Furthermore, the LED is a kind of point light source, and about 100 lm of light will be concentrated on an area of about 1 mm2, thus an intensity of the light will be up to about tens of millions nits. If a person looks it in the eye directly, and will create a strong glare, thus leaving a shadow in the field of vision, then the eyesight will be heavily impacted within a short time. Therefore, the domestic lights should be provided with an antidazzle bulb shell or other devices for dispersing light. In order to obtain a good feel for the light, a light diffusing layer of the antidazzle bulb shell needs to have a sufficient thickness, while this will also reduce the transmission efficiency of the bulb shell. Typically, this will lose about 15% of light.
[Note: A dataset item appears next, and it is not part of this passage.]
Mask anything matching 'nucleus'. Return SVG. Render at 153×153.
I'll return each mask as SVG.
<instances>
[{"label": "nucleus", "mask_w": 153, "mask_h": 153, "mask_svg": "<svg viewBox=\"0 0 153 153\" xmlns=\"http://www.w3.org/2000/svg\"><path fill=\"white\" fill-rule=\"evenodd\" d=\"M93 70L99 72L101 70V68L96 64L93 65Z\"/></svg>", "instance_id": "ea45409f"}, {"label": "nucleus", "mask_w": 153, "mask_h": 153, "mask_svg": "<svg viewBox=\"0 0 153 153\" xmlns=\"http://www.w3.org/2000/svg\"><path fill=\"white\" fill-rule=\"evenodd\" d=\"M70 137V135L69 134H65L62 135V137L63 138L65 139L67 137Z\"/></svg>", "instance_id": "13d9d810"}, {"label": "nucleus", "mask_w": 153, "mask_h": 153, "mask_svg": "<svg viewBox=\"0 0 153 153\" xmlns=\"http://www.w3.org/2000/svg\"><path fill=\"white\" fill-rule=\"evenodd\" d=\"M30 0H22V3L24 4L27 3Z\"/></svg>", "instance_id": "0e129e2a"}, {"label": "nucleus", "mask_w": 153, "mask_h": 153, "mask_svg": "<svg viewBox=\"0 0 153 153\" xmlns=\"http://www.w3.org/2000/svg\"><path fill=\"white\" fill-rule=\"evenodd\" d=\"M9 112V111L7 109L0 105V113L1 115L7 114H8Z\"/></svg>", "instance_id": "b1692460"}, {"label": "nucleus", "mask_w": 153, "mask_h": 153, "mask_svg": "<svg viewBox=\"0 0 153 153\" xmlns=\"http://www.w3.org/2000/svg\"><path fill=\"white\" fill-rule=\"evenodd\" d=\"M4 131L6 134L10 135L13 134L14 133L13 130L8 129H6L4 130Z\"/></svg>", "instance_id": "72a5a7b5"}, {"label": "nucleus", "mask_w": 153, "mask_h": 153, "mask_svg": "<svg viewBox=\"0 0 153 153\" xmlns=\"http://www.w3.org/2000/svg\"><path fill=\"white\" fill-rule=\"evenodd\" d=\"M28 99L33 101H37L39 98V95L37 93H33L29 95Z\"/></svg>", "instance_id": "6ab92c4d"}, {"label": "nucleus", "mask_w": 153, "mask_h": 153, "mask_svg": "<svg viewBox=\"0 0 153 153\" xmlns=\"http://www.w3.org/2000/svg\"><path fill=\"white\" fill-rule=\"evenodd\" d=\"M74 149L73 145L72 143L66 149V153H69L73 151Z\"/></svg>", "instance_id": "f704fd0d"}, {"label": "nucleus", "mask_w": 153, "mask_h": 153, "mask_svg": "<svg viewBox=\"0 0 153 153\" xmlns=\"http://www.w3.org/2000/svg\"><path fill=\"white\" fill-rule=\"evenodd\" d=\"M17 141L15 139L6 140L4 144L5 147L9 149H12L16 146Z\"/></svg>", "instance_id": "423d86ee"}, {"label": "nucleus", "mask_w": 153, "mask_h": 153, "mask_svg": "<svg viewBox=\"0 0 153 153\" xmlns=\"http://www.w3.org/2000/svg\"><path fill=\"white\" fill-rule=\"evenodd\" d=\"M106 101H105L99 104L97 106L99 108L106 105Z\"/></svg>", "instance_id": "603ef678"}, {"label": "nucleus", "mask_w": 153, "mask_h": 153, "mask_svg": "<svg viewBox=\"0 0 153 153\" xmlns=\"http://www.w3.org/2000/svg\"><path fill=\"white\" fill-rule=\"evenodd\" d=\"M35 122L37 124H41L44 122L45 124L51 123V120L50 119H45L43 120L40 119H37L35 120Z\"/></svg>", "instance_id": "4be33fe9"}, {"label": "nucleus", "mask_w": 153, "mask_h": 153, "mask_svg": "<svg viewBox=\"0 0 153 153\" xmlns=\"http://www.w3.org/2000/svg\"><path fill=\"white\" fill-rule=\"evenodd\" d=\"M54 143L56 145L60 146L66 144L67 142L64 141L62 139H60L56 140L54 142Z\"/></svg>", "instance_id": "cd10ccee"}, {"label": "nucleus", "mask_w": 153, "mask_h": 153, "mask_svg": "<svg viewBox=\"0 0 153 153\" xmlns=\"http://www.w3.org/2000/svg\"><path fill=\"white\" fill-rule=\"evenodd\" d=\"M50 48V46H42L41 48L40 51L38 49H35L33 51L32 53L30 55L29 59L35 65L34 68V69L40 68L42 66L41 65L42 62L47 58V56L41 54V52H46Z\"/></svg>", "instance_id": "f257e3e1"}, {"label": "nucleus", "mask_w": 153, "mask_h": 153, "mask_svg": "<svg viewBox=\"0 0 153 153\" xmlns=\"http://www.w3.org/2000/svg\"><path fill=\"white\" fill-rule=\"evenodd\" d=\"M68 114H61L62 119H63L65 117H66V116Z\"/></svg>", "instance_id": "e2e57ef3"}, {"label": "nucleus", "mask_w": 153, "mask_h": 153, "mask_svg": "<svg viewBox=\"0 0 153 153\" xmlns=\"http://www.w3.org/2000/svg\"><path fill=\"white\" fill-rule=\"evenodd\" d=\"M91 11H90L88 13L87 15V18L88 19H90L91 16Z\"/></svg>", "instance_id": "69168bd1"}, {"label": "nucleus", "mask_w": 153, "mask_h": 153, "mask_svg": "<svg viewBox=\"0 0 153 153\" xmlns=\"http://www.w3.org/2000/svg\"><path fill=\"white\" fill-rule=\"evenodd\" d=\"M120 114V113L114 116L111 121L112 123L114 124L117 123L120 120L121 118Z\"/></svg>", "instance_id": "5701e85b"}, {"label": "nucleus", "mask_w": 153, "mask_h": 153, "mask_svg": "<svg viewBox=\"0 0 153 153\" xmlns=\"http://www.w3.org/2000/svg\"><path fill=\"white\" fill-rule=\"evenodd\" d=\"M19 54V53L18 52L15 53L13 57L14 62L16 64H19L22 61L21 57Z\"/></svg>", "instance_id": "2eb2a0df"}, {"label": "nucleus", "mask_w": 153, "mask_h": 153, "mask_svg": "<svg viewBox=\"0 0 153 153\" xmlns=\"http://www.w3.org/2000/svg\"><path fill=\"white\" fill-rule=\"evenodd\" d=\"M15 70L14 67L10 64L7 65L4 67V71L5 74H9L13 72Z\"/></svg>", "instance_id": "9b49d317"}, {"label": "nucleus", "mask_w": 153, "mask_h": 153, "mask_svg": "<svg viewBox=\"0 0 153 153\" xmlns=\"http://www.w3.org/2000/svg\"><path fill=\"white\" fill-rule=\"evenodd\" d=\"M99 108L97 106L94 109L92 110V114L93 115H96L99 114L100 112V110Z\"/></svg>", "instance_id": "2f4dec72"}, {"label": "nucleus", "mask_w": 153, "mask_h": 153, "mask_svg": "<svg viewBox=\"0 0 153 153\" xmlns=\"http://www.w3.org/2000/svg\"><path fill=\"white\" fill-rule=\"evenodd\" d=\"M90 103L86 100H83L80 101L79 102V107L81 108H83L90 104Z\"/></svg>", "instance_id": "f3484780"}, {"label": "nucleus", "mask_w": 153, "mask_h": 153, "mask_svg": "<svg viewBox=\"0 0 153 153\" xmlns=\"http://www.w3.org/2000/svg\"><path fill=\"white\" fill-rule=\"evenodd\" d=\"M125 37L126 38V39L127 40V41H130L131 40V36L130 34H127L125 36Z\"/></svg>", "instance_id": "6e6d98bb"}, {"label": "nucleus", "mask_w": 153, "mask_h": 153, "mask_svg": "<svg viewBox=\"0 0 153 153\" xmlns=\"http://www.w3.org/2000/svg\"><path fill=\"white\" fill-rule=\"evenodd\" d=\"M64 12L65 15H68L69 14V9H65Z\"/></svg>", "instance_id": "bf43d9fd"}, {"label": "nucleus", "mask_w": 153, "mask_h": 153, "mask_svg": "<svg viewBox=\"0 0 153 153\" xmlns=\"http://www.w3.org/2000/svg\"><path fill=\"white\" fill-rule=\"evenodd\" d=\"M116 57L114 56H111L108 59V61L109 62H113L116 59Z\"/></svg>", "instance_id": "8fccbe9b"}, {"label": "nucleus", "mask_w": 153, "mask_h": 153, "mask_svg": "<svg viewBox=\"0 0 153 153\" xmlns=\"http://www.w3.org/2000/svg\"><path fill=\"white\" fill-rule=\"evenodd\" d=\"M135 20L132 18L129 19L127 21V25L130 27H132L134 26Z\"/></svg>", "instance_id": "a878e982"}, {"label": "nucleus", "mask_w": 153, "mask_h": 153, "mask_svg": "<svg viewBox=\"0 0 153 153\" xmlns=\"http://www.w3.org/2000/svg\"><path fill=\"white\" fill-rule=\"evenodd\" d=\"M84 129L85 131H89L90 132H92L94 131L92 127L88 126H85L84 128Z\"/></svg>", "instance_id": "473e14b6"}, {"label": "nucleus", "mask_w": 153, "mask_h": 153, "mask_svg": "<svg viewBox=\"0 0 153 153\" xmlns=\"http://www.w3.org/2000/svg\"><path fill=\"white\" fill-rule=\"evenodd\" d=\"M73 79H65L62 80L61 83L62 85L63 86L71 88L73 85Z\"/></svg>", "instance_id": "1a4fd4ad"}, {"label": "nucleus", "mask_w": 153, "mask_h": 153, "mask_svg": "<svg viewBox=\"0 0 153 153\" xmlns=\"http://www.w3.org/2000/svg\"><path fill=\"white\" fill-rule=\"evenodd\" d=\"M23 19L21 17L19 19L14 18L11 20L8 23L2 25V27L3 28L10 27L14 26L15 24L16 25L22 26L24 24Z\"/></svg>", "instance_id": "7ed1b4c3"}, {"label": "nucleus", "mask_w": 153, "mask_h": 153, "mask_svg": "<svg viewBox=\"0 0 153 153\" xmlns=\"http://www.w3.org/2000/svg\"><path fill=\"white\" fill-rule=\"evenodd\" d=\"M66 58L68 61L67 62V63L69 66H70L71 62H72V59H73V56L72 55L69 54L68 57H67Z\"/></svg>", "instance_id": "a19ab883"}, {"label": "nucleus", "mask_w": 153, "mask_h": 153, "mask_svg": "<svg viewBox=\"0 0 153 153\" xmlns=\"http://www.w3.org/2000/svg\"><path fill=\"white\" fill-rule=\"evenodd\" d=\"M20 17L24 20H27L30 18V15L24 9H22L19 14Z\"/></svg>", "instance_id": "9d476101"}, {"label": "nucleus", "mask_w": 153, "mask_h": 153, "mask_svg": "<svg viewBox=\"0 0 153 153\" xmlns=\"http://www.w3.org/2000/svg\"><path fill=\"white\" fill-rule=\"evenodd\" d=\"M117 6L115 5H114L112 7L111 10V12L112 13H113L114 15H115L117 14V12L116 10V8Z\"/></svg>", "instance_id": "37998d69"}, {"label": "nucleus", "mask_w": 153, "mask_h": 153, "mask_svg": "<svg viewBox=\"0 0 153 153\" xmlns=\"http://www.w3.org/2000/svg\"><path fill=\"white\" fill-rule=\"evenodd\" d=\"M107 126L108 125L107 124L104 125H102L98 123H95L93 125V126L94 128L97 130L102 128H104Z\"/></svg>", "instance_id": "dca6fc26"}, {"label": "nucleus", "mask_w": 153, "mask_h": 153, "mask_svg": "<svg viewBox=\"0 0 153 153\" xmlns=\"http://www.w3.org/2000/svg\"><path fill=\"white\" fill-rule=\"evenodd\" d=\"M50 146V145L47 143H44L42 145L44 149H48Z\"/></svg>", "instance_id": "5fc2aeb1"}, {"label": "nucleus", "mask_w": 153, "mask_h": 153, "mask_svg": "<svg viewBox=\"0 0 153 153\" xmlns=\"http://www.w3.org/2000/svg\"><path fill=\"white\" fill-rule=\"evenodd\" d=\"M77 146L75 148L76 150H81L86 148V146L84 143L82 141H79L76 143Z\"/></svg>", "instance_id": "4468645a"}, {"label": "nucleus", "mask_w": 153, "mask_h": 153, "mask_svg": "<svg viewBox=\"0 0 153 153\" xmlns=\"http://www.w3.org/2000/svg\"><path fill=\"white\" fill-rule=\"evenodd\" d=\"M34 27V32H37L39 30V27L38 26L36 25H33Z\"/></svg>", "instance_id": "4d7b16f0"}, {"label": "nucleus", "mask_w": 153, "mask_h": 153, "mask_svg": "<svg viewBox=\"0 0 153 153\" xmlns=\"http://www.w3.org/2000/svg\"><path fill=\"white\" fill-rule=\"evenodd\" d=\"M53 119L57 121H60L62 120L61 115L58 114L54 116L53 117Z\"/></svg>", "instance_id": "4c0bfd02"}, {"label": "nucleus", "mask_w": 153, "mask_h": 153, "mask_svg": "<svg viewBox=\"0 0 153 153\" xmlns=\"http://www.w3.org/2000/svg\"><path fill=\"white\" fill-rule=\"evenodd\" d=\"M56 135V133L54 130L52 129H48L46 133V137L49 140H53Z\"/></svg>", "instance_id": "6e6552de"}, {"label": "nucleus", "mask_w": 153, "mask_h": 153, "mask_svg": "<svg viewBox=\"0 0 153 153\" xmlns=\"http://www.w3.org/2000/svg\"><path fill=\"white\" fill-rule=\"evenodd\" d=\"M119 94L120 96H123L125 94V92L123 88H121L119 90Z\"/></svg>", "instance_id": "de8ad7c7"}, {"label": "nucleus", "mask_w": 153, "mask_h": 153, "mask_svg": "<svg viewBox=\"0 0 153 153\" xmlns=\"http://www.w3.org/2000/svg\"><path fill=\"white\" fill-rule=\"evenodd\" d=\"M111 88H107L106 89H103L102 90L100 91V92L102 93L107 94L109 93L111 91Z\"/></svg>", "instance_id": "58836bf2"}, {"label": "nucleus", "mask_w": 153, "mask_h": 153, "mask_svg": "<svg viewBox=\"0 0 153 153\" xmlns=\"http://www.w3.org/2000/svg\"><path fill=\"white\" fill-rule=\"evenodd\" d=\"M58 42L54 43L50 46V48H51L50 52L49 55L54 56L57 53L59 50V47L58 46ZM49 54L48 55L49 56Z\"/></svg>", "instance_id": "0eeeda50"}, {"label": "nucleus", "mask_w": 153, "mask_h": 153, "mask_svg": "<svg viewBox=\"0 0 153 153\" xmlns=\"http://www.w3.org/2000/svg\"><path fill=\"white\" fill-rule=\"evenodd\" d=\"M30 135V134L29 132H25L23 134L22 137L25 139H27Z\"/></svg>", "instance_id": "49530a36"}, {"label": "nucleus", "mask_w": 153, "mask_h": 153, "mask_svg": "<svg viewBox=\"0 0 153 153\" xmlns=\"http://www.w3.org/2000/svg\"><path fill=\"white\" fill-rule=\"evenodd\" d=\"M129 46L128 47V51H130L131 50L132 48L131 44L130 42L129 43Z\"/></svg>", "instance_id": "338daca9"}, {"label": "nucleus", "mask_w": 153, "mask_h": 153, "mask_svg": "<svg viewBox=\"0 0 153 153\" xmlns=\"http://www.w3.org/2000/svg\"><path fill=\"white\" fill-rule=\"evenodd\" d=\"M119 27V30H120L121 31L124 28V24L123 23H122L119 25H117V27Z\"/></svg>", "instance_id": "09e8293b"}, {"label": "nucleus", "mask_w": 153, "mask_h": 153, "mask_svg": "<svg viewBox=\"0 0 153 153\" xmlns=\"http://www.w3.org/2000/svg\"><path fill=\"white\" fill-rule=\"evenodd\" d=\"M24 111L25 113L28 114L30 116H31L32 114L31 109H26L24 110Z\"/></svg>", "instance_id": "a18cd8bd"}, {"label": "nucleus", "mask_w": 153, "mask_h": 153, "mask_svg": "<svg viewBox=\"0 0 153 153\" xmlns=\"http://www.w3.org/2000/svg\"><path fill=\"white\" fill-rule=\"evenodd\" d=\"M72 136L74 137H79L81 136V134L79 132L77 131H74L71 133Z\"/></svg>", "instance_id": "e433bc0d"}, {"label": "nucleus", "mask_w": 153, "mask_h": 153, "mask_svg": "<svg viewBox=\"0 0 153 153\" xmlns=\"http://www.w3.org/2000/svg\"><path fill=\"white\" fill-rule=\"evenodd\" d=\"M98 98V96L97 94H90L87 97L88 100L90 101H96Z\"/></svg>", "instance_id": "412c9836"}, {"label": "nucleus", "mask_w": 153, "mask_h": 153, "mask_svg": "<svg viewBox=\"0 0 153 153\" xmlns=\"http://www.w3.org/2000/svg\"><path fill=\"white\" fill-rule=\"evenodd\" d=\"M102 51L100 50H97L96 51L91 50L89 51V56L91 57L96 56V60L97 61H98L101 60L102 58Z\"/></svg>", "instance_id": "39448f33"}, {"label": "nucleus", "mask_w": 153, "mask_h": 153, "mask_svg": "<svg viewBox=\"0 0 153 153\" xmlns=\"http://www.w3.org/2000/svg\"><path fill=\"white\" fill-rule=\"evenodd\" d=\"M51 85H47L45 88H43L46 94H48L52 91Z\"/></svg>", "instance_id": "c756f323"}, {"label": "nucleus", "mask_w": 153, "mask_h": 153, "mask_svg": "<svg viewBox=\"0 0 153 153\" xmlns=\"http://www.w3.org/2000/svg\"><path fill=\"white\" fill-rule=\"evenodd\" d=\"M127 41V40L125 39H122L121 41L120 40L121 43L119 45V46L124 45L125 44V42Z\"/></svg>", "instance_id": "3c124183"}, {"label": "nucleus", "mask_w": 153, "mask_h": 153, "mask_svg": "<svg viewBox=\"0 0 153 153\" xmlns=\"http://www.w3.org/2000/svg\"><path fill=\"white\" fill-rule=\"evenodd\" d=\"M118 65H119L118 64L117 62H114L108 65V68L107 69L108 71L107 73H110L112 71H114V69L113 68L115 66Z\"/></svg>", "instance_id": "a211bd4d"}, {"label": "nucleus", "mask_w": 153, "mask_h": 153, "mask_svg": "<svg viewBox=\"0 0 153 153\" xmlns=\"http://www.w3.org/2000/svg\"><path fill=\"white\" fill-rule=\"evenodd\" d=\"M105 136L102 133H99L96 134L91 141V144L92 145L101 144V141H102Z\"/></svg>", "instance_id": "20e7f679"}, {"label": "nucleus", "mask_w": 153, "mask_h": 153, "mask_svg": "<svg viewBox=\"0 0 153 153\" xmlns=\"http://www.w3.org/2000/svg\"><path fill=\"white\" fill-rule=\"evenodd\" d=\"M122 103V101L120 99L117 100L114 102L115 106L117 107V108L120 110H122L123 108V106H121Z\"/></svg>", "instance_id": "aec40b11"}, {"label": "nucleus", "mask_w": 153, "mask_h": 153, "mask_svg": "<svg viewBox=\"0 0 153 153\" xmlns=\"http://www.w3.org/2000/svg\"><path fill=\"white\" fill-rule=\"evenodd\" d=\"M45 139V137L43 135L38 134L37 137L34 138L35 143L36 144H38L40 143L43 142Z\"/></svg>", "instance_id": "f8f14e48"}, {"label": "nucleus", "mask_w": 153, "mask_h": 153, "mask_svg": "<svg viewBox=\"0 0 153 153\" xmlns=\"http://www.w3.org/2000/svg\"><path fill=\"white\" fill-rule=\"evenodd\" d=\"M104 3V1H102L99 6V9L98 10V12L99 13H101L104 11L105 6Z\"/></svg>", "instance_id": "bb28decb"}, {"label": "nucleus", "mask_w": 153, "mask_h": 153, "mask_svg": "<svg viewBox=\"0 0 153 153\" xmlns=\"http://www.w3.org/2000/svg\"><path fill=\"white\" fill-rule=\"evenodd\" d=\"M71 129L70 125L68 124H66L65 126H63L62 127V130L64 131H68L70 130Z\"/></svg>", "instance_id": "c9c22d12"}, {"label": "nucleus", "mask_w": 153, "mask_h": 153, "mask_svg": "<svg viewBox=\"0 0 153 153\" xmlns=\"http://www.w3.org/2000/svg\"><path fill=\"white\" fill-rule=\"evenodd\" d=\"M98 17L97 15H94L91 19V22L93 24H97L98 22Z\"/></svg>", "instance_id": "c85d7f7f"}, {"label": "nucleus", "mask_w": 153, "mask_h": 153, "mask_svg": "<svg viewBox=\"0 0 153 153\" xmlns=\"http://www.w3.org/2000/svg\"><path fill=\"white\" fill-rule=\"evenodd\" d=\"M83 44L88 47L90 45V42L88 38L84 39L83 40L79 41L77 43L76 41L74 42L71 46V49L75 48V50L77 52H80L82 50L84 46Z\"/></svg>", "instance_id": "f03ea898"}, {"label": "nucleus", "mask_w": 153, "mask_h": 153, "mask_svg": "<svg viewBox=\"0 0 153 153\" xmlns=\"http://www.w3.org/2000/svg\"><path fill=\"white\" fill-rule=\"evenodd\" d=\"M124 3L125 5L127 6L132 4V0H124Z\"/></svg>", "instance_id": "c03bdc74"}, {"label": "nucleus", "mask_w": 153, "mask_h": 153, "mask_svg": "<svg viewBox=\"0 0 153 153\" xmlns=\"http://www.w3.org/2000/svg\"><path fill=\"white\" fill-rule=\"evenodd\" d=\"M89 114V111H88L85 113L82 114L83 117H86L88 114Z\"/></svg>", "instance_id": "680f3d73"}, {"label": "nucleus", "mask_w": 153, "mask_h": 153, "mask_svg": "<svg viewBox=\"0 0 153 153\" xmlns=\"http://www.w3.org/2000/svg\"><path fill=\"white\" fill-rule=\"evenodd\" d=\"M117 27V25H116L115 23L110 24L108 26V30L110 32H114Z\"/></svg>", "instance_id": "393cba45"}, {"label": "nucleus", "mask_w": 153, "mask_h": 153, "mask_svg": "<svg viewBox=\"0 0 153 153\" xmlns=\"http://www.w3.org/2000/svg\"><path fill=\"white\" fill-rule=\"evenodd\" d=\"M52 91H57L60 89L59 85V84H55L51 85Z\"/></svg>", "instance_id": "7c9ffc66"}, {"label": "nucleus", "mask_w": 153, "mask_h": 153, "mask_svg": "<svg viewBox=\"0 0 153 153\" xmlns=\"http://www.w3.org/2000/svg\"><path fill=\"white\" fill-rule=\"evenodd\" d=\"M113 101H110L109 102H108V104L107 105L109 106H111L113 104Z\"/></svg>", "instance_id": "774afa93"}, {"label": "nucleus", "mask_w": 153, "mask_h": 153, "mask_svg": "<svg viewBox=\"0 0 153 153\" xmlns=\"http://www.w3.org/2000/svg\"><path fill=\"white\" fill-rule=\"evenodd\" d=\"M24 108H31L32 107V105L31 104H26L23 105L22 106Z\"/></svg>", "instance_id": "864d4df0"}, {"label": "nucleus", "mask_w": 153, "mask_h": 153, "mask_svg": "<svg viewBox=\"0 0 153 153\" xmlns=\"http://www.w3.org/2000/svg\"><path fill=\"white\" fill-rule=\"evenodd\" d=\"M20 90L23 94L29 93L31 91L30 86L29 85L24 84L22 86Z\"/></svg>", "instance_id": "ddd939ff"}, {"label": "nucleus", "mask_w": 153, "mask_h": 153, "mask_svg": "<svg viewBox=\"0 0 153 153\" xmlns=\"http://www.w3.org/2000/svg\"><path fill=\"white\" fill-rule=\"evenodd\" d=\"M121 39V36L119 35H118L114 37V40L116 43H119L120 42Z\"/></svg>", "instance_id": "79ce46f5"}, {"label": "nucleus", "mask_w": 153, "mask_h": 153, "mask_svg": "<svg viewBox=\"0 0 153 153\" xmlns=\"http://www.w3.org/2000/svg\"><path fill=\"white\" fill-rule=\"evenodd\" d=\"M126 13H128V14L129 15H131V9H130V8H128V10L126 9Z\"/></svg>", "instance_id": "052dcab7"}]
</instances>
This in turn reduces the luminescent efficiency of the entire light.
Concerning the above, if the prior art LED light is intended to widely replace the incandescent lamp and the energy-saving fluorescent light, for general lighting, then the LED light shall have a further improved luminescent efficiency, significantly reduced cost, an elongated life time, and volume and weight close to those of the incandescent lamp.